Time complexity: ~\mathcal O(N)~.

To solve this, we can use dynamic programming.

Let us consider a dp array ~dp[i][j] = dp[\text{index}][\text{reversed or not reversed}] = \text{ minimum number of reversals for the elements of the array up to index } i~, assuming we are 1-indexed.

Therefore, we know the solution at ~dp[1][0]~ will be ~0~, because we do not have to flip any integer to find are solution only for the range ~1 \le i \le 1~. This also means that the solution at ~dp[1][1]~ will be ~1~ because at ~j=1~, this signifies we have flipped the integer at index ~i=1~.

Now that we have clarified the state, let us move onto the transition.

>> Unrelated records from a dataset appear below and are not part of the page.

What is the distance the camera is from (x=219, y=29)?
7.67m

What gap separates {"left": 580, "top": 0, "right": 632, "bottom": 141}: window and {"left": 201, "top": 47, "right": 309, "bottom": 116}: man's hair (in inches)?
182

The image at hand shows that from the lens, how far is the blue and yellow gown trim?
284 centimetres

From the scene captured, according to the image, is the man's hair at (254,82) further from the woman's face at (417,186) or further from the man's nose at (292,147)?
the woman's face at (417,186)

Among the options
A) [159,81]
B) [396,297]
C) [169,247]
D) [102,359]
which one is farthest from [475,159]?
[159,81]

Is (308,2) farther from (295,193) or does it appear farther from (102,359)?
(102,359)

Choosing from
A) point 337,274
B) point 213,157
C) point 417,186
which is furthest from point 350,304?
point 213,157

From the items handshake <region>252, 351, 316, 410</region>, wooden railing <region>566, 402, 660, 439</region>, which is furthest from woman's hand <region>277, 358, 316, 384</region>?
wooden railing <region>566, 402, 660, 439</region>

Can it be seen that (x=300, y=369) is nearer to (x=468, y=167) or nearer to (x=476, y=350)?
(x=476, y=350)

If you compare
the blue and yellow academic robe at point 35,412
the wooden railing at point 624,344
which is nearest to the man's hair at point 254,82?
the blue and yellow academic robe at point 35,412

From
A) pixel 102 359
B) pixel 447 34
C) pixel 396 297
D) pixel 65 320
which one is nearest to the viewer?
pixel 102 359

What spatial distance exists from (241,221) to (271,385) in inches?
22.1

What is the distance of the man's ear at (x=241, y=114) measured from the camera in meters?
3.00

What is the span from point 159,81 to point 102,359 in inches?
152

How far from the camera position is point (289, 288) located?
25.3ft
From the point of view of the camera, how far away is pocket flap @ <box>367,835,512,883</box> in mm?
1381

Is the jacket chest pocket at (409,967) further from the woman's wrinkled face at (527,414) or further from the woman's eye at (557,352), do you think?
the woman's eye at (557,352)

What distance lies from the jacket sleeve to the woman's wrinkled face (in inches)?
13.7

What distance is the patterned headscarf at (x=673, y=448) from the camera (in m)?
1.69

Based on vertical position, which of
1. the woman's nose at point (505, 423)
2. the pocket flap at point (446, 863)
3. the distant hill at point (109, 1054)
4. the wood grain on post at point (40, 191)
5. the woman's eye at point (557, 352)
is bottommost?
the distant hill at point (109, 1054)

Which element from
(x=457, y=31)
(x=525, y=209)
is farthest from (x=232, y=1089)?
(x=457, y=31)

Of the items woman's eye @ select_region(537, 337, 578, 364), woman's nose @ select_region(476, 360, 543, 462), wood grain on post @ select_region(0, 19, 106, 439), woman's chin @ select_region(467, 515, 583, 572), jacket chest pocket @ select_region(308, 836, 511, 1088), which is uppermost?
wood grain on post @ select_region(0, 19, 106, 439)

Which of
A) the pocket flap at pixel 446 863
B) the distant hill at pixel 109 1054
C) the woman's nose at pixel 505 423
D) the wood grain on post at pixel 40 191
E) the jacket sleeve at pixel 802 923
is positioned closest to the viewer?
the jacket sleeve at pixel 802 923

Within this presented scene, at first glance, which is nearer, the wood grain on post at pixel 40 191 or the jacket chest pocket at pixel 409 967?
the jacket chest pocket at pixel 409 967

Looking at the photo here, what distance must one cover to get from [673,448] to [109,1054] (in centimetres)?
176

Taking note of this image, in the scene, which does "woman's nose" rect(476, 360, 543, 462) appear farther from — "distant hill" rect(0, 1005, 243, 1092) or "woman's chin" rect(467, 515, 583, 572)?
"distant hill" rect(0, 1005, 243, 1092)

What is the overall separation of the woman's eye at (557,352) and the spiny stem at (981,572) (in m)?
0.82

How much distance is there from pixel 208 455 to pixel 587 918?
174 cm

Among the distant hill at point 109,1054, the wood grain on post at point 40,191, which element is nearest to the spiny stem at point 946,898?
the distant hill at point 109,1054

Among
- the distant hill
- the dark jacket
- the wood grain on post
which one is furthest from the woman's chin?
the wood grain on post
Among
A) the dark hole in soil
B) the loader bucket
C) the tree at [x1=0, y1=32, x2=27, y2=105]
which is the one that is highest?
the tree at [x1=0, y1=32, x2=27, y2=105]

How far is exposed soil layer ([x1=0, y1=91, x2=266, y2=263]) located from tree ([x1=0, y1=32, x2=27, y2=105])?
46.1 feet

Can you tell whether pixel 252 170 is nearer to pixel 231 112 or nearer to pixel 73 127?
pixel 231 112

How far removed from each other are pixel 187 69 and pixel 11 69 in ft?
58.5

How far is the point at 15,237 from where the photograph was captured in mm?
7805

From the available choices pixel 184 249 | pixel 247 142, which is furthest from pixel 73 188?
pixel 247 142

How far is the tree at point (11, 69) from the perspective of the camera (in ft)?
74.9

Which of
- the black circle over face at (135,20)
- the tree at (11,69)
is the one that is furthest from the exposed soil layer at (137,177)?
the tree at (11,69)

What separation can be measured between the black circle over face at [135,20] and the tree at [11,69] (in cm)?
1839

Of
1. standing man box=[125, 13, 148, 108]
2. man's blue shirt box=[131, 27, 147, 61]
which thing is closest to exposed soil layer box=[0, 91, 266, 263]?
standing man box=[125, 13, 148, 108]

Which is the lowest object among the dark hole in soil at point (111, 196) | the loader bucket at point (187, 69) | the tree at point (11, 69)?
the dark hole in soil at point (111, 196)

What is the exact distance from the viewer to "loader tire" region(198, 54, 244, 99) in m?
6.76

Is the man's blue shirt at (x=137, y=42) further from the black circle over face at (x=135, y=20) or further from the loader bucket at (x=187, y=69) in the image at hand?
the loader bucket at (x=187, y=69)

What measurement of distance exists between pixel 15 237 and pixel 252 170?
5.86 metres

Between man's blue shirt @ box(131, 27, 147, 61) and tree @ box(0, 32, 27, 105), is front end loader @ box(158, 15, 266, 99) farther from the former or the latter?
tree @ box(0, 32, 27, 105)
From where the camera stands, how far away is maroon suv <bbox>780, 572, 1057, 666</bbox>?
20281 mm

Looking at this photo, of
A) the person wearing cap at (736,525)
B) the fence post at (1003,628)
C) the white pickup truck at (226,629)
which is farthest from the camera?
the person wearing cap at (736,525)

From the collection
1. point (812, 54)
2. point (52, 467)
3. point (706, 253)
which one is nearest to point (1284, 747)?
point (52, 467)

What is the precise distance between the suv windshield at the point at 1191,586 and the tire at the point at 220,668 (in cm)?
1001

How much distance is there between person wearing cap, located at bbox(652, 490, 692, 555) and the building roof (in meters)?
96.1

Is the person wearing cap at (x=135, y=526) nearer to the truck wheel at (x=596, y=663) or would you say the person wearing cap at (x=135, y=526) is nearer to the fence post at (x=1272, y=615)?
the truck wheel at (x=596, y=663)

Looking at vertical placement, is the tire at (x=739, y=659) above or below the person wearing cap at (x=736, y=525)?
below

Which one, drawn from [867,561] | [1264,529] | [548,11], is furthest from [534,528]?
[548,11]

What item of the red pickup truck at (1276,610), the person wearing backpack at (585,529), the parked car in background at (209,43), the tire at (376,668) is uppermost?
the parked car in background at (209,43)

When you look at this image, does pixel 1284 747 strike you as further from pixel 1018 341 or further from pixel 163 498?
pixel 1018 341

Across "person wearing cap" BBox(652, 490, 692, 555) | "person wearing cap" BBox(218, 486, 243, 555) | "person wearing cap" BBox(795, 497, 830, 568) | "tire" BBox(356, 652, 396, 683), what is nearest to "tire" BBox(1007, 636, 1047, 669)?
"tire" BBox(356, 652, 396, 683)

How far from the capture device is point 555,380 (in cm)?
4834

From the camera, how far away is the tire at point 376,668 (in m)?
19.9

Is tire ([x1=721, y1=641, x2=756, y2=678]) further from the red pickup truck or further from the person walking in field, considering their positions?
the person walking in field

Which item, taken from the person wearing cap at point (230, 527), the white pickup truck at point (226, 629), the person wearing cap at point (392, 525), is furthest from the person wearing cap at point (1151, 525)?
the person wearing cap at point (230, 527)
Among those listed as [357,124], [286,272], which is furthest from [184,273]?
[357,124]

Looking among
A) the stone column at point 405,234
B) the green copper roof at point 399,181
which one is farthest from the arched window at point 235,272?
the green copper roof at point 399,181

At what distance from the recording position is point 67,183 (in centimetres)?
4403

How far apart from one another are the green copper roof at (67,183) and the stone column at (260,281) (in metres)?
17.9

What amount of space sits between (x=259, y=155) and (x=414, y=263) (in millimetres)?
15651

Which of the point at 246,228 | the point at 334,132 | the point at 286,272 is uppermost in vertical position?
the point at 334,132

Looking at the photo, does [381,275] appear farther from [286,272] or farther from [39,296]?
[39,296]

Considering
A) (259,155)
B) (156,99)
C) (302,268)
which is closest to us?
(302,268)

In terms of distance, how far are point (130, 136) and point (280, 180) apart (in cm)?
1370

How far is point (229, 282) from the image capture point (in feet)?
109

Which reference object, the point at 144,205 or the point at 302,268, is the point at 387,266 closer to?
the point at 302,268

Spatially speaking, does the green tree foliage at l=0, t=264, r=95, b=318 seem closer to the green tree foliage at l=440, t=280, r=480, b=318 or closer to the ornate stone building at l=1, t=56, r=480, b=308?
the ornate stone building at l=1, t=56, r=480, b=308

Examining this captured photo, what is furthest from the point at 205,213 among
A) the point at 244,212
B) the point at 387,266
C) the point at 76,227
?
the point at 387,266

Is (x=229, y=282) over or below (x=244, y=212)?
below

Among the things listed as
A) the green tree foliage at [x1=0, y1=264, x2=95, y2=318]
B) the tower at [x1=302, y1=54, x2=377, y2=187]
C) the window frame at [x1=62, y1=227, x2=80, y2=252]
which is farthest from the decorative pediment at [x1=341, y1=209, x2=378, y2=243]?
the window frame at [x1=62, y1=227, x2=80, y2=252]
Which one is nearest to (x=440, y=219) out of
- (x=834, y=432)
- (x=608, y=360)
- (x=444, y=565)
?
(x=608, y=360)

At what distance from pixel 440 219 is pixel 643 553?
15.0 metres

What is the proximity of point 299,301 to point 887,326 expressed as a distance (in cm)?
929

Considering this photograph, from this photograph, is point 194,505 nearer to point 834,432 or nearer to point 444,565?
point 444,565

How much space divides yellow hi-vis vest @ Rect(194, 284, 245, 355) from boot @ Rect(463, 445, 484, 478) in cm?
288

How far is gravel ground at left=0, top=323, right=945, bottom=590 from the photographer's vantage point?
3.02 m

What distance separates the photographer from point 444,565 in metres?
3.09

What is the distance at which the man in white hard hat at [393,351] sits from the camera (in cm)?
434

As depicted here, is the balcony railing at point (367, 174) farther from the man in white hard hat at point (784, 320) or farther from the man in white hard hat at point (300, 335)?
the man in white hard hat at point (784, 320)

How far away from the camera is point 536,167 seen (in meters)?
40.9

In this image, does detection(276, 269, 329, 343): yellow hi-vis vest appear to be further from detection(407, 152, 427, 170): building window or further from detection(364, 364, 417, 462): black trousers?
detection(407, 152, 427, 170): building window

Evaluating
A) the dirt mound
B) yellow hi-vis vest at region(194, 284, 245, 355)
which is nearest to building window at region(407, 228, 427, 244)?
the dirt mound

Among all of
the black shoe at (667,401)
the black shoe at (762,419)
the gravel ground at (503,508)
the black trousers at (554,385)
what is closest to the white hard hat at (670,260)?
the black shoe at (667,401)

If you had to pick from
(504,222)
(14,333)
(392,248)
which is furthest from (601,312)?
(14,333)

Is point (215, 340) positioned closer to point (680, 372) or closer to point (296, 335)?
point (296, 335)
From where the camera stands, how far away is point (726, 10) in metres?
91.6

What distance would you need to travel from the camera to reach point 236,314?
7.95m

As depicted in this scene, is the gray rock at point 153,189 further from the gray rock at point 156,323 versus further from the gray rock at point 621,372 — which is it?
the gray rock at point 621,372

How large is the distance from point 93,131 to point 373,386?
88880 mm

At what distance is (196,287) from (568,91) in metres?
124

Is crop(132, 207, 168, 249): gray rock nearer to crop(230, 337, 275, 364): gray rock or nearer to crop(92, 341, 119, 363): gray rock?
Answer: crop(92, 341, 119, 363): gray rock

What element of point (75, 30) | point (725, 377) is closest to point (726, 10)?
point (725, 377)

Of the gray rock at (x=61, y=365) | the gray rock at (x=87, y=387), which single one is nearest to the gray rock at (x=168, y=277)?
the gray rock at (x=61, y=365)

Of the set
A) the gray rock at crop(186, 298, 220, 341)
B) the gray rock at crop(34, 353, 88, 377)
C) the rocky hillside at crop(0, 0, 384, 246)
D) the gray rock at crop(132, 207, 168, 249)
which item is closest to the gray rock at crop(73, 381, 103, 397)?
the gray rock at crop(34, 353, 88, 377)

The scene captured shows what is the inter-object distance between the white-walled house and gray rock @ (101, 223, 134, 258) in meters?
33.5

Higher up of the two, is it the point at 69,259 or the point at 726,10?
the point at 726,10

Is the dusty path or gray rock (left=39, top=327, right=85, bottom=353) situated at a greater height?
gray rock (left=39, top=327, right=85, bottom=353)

We run into 4 cases, where we store 4 variables.

If the current integer is greater than the previous, then this means ~dp[i][0] = min(dp[i][0], dp[i-1][0])~ as we do not flip any integers.

If the current integer is greater than the previous reversed integer, then this means ~dp[i][0] = min(dp[i][0], dp[i-1][1])~.

If the current integer reversed is greater than the previous, then this means ~dp[i][1] = min(dp[i][1], dp[i-1][0]+1)~.

If the current integer reversed is greater than the previous reversed integer, then this means ~dp[i][1] = min(dp[i][1], dp[i-1][1]+1)~.

Therefore our solution, after running this for ~1 \le i \le N~, is ~min(dp[N][0], dp[N][1])~.